9. Check server utilization.

Review your server’s disk, CPU, RAM and network utilization. If you are nearing limits, you may need to plan on adding resources to your server or migrating to a new one.  If you are not using a performance monitoring tool, you can install systat on most Linux servers.  This will provide you some baseline performance data.

10. Review user accounts.

If you have had staff changes, client cancellations or other user changes, you will want to remove these users from your system. Storing old sites and users is both a security and legal risk. Depending on your service contracts, you may not have the right to retain a client’s data after they have terminated services.

11. Change passwords.

I recommend changing passwords every 6 to 12 months, especially if you have given out passwords to others for maintenance.

12. Check system security.

I suggest a periodic review of your server’s security using a remote auditing tool such as Nessus.
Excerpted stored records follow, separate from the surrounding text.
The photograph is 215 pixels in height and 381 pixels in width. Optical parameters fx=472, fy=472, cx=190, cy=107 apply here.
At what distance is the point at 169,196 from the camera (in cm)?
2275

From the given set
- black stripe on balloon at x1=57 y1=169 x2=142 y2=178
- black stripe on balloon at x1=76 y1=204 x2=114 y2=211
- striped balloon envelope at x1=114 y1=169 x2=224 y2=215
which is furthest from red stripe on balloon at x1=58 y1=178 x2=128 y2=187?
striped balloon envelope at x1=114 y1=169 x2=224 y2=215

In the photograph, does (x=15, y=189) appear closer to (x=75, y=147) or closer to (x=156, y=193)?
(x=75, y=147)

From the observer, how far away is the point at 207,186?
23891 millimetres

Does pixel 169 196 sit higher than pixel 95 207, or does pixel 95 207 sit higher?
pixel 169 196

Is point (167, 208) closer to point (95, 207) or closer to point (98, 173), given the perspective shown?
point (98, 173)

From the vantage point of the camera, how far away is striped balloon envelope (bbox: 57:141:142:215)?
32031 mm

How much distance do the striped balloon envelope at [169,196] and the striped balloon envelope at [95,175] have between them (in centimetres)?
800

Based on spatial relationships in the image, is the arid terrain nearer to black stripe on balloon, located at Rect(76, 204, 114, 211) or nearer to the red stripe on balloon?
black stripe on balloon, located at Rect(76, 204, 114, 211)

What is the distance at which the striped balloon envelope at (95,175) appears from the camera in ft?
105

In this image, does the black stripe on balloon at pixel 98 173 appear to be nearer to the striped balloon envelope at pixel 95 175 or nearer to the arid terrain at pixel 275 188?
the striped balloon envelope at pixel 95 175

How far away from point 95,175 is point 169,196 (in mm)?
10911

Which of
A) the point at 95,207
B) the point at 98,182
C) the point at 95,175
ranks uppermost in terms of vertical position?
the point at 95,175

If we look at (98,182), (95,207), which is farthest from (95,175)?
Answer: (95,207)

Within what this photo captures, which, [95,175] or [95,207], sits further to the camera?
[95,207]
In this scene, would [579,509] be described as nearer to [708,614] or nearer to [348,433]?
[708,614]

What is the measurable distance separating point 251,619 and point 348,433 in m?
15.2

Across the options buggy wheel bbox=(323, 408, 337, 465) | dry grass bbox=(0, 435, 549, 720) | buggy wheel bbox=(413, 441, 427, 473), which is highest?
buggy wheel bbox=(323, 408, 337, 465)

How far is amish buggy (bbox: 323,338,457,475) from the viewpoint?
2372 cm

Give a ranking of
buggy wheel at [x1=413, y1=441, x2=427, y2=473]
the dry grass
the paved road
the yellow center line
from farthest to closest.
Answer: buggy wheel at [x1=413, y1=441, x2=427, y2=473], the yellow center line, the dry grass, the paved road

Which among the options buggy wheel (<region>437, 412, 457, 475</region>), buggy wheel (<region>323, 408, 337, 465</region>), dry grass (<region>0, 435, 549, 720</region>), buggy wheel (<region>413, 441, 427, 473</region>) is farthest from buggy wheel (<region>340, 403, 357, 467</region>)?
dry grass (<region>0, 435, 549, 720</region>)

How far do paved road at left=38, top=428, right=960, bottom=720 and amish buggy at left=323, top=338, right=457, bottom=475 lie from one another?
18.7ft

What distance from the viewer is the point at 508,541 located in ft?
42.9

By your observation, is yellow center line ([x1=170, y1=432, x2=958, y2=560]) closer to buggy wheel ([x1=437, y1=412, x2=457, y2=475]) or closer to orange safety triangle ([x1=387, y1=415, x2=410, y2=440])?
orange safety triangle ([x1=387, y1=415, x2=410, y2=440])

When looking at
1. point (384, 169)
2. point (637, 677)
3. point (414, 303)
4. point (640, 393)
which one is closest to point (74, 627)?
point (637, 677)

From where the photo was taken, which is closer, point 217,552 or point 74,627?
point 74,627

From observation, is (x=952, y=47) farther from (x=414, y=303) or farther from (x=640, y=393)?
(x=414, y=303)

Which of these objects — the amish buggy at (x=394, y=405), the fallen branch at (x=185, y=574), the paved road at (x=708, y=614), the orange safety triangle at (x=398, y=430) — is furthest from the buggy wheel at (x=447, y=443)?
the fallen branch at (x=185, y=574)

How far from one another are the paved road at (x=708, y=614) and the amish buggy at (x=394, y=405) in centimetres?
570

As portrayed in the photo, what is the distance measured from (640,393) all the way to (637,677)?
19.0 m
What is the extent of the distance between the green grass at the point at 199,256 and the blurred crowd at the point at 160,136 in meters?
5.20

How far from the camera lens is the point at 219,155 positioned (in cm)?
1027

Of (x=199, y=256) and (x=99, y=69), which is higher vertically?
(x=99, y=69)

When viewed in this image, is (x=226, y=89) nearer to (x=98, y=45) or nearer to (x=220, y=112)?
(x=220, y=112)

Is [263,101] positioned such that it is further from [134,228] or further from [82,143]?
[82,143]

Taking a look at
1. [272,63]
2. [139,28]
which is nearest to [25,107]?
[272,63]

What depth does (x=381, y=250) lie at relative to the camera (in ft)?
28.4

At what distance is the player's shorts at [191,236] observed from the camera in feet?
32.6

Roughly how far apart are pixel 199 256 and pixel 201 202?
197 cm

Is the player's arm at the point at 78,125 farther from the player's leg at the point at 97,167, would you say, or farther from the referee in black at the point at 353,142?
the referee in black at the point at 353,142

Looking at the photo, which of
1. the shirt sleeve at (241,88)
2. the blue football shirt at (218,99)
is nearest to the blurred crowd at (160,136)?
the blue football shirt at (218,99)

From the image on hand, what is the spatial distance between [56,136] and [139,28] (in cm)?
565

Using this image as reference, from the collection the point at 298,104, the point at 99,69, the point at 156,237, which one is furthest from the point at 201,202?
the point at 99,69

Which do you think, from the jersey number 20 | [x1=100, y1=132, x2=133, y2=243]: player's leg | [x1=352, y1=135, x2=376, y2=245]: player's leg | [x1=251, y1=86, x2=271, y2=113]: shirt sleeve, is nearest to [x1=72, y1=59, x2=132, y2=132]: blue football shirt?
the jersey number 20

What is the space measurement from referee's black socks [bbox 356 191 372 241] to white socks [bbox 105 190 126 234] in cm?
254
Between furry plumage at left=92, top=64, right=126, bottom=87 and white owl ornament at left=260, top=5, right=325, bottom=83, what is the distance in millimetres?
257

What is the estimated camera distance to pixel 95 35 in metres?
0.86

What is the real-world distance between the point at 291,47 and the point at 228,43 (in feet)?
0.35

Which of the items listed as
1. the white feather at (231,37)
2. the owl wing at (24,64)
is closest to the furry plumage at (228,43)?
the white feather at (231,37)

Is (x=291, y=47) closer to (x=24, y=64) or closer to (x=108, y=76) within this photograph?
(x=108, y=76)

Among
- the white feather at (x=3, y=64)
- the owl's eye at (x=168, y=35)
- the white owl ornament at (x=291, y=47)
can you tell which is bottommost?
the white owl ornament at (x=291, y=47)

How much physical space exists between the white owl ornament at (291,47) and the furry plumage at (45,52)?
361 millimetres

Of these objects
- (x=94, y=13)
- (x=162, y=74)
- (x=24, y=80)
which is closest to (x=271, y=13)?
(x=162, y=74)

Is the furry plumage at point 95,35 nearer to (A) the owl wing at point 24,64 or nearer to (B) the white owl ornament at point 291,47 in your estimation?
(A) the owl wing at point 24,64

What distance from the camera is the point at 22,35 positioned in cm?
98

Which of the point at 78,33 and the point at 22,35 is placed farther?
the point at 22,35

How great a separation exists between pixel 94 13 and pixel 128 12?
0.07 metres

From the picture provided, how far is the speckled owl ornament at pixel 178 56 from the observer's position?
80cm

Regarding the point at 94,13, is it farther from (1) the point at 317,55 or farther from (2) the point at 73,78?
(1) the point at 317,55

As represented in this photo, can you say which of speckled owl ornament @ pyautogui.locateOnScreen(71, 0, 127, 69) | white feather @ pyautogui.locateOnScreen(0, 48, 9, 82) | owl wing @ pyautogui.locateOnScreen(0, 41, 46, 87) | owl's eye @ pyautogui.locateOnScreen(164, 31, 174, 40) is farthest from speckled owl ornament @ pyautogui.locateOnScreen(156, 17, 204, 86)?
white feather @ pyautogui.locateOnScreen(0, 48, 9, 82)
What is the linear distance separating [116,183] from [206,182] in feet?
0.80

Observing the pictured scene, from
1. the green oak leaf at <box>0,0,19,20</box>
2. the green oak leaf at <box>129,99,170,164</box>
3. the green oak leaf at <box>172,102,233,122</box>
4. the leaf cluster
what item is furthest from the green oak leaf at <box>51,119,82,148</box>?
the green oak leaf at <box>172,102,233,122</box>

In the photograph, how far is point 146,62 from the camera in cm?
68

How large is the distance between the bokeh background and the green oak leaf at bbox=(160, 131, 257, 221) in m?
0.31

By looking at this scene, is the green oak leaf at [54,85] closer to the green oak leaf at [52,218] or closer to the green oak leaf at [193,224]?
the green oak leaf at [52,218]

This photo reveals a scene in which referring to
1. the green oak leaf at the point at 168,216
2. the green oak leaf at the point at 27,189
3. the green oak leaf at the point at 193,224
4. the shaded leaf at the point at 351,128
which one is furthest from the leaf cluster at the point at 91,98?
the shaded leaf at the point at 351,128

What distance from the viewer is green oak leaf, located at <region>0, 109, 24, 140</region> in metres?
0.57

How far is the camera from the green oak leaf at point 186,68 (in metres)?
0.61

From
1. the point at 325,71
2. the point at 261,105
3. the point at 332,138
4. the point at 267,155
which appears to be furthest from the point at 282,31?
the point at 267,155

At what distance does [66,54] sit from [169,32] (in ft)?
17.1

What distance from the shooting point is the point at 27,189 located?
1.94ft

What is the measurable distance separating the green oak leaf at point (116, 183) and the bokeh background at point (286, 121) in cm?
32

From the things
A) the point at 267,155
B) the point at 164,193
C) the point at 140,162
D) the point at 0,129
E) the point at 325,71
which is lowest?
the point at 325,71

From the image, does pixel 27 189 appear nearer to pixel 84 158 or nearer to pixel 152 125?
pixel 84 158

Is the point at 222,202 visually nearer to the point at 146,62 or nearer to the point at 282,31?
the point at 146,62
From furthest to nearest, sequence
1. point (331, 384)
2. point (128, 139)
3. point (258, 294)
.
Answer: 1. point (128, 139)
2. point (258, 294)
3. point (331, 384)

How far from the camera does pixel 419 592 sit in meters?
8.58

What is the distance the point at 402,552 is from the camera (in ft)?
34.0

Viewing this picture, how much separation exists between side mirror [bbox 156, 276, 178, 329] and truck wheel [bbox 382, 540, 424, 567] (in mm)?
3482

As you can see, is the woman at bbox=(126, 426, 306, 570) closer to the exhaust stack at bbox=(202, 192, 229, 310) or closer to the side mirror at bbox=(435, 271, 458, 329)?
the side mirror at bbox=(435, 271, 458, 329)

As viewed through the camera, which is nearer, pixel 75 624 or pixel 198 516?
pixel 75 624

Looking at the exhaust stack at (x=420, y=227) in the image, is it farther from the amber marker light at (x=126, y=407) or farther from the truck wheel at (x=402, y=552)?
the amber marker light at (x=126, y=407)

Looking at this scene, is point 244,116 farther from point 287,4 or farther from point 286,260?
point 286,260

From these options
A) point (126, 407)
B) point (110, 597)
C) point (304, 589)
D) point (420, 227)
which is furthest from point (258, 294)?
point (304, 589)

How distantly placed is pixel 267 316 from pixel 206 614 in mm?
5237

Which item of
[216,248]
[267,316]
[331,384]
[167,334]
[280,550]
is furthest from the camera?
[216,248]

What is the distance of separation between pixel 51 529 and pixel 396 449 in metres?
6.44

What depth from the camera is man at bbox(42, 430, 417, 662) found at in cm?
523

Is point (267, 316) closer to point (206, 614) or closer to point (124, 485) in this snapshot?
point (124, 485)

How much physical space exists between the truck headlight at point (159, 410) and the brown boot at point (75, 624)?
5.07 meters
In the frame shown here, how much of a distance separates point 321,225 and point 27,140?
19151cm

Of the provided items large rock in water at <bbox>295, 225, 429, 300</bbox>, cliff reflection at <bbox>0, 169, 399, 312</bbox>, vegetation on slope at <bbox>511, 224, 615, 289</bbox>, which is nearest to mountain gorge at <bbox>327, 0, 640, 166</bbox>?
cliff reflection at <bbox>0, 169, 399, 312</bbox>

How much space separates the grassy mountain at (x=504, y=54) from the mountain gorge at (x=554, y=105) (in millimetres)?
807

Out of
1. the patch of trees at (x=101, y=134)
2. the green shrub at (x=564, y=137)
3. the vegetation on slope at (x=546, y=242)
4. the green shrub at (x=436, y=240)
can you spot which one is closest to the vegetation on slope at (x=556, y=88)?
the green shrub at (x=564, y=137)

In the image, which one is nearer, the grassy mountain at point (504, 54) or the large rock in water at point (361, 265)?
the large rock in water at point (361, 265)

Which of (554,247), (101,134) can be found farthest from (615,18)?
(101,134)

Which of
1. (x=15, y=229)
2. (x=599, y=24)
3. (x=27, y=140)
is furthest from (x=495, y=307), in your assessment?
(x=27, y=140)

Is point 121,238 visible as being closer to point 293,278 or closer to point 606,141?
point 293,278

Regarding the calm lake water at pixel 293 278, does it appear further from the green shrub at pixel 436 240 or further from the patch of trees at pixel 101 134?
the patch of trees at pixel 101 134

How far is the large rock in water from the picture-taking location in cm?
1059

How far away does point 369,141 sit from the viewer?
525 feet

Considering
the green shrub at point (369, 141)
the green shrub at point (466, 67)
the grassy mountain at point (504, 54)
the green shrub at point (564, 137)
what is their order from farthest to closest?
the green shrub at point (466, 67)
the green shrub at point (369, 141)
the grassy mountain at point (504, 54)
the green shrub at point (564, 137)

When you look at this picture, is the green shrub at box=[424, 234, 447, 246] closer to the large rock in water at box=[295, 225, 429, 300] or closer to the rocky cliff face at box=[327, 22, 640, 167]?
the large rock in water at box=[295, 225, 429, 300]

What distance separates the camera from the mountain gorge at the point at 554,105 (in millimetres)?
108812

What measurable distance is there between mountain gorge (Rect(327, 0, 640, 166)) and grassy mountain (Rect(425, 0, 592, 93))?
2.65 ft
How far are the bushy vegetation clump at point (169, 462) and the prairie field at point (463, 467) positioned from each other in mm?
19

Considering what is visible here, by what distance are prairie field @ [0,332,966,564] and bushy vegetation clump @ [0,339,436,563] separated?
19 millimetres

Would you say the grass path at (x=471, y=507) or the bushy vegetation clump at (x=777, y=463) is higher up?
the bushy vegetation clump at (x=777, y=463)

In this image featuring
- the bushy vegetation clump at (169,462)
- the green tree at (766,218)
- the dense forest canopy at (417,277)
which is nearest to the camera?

Regular security audits serve as a check on system configuration, OS updates and other potential security risks. I suggest this at least 4 times a year and preferably monthly. Also, you may want to revisit the 10 immutable laws of security administration.

Being Proactive Prevents Failures

As part of our management services, we monitor over a dozen server health metrics.   By keeping track of things like swap usage, loads, mail queue depth and more, our team of sysadmin often spot issues before they become failures.

Should failures occur, our team can focus on fixing the issue rather than worrying about maintenance items.  This allows us to resolve most service outages in minutes.  We don’t have to stop and apply six months of OS updates to see if a known bug is the issue.

We highly recommend automating server management and maintenance.  If you cannot automate, then create a schedule and stick to it.  When we first started in this business over 10 years ago, we did a lot of things manually.  That works well for a few severs, but once you have dozens of systems to manage, you can miss things.  Tools like Nagios, New Relic, Pingdom, sysstat and many other open source and SaaS products can help you keep tabs on your servers.